(Collected data)
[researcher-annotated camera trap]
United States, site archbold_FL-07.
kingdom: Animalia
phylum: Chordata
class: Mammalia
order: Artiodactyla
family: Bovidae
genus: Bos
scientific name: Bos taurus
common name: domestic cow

### Activity
Please quote the data above in full, with no line missing.

### Result for this exercise
[researcher-annotated camera trap]
United States, site archbold_FL-07.
kingdom: Animalia
phylum: Chordata
class: Mammalia
order: Artiodactyla
family: Bovidae
genus: Bos
scientific name: Bos taurus
common name: domestic cow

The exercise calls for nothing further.